=== VORLIEGENDER TEXT ===

[„Die Gleichheit. Zeitschrift für die Interessen der Arbeiterinnen”, 16. Jahrgang, Nr. 14, 9. August 1905, S. 91 f.]
Die Sozialdemokratie heißt die Frau als gleichberechtigte Mitkämpferin in ihren Reihen willkommen; sie war in Deutschland die erste und lange die einzige politische Partei, welche die Frau als Mitglied mit gleicher Pflichten und Rechten wie den Mann in ihre Organisationen aufnahm. Sie anerkennt nicht nur das Recht des Weibes auf Mitarbeit am politischen Leben, sie proklamiert deren Bürgerpflicht, sie ist sich klar über das Interesse, welches sie selbst daran hat, dass die Frau in die Arena des politischen Kampfes tritt. Ihre Haltung entspricht ihrem Programm, das sich ausdrücklich für die volle soziale Gleichberechtigung der Geschlechter erklärt; sie wird bedingt durch ihre geschichtliche Auffassung vom Gange und den Bedingungen der gesellschaftlichen Entwicklung; sie ist der Ausfluss ihres Wesens als der breitesten demokratischen Bewegung, welche die Geschichte kennt.
Der Entwurf des neuen Organisationsstatuts der sozialdemokratischen Partei sieht daher in seinem § 1 die Zugehörigkeit der Frau zur Sozialdemokratie als eine Selbstverständlichkeit vor. „Zur Partei gehörig wird jedePerson betrachtet, die sich zu den Grundsätzen des Parteiprogramms bekennt und die Partei dauernd durch Geldmittel unterstützt.“ Was dieser Paragraf besagt, das wird noch vervollständigt und unterstrichen durch die Erklärungen des Parteivorstandes und anderer, dass die geforderte stramme Zentralisation unmöglich sei, weil sie zufolge der meisten einzelstaatlichen Vereinsgesetze die Frauen außerhalb des Rahmens der Partei, abseits von ihrem Leben stellen würde. Man sollte meinen, dass damit die Frage nach der Stellung der Frau als eines gleich verpflichteten und gleichberechtigten Mitglieds der sozialdemokratischen Organisation entschieden sei.
Und dem wäre auch so ohne bestimmte Faktoren, welche für die politische Betätigung der Frau entscheidende und zwar hemmende Sonderverhältnisse schaffen. Die Vereinsgesetze verbieten in dem weitaus größten Teile von Deutschland den Frauen die Mitgliedschaft in politischen Organisationen und die aktive Beteiligung an ihren Versammlungen. Die jahrhundertealte unterbürtige Stellung des weiblichen Geschlechtes in Familie, Gesellschaft und Staat hat in der Frau die Entwicklung von Bürgersinn und Bürgertugend unterbunden, hat sie zur politisch Stumpfsinnigen und Gleichgültigen gemacht, deren Abkehr vom politischen Leben überwunden werden muss. Lebensgewohnheiten, Herkommen und Pflichten halten die Frau mehr als den Mann im Hause fest und schaffen besondere innere und äußere Bedingungen für die Agitation, die sie aus ihrer politischen Rückständigkeit erwecken soll. Die Überbürdung mit der Doppellast der Brotfron und Hausarbeit legt so unbarmherzig Beschlag auf Zeit und Kraft der Proletarierin, dass sie sich im Allgemeinen nicht in dem gleichen Umfang wie der Mann am politischen Kampfe beteiligen kann. So findet die Sozialdemokratie im weiblichen Proletariat ein besonders schwieriges Rekrutierungsgebiet für organisierte Kämpferscharen; so tritt die Frau ihr Recht zur Mitgliedschaft in der sozialdemokratischen Partei unter weit ungünstigeren Bedingungen an als der Mann.

===

AUFGABENSTELLUNG:
a) Prüfen Sie anhand des Textes über die Sozialdemokratie und die Frau, ob die folgenden Aussagen zutreffen, und belegen Sie jede Antwort mit Ja oder Nein sowie den entscheidenden Worten des Textes im genauen Wortlaut: (i) Die Sozialdemokratie war in Deutschland die erste politische Partei, die Frauen mit gleichen Rechten und Pflichten wie Männer als Mitglieder aufnahm. (ii) Die Vereinsgesetze gestatten Frauen im größten Teil Deutschlands die Mitgliedschaft in politischen Organisationen. (iii) Der Parteivorstand hält die geforderte stramme Zentralisation für durchführbar.
b) Führen Sie den Text über die Stellung der Frau in der sozialdemokratischen Partei im Anschluss an seinen letzten Satz fort.

=== BEREITGESTELLTES MATERIAL ===

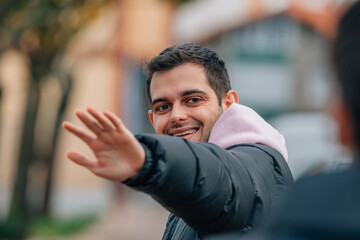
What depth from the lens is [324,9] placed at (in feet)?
75.5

===

GEGEBENE ANTWORTEN:
a)
(i) Ja: „sie war in Deutschland die erste und lange die einzige politische Partei, welche die Frau als Mitglied mit gleicher Pflichten und Rechten wie den Mann in ihre Organisationen aufnahm“
(ii) Nein: „Die Vereinsgesetze verbieten in dem weitaus größten Teile von Deutschland den Frauen die Mitgliedschaft in politischen Organisationen“
(iii) Nein: „dass die geforderte stramme Zentralisation unmöglich sei“

b)
Dieser Stand der Dinge erklärt, dass sich zwei weitere Paragrafen des Entwurfes mit der Stellung der Frau in der Partei befassen, und was sie festlegen. Der eine davon ist neu, § 14. Er lautet: „Die planmäßige Agitation unter dem weiblichen Proletariat wird durch weibliche Vertrauenspersonen betrieben, die möglichst an allen Orten im Einvernehmen mit den Parteiinstanzen gewählt werden.“
Der Paragraf dünkt uns von besonderer prinzipieller und praktischer Wichtigkeit. Er begreift in sich die Anerkennung der proletarischen Frauenbewegung als eines Teiles der allgemeinen sozialdemokratischen Bewegung, der mit dieser in innerer Wesenseinheit verbunden ist, aber seiner eigenen Organe bedarf. Er ist der Ausdruck unserer Auffassung vom Charakter und von den Aufgaben der proletarischen Frauenbewegung und gleichzeitig die Frucht der praktischen Erfahrung über die Mittel und Wege, diese Aufgaben zu erfüllen. Was in letzterer Beziehung der Parteitag zu Gotha 1896 beschlossen hat, das stellt er auf eine breitere und festere Basis.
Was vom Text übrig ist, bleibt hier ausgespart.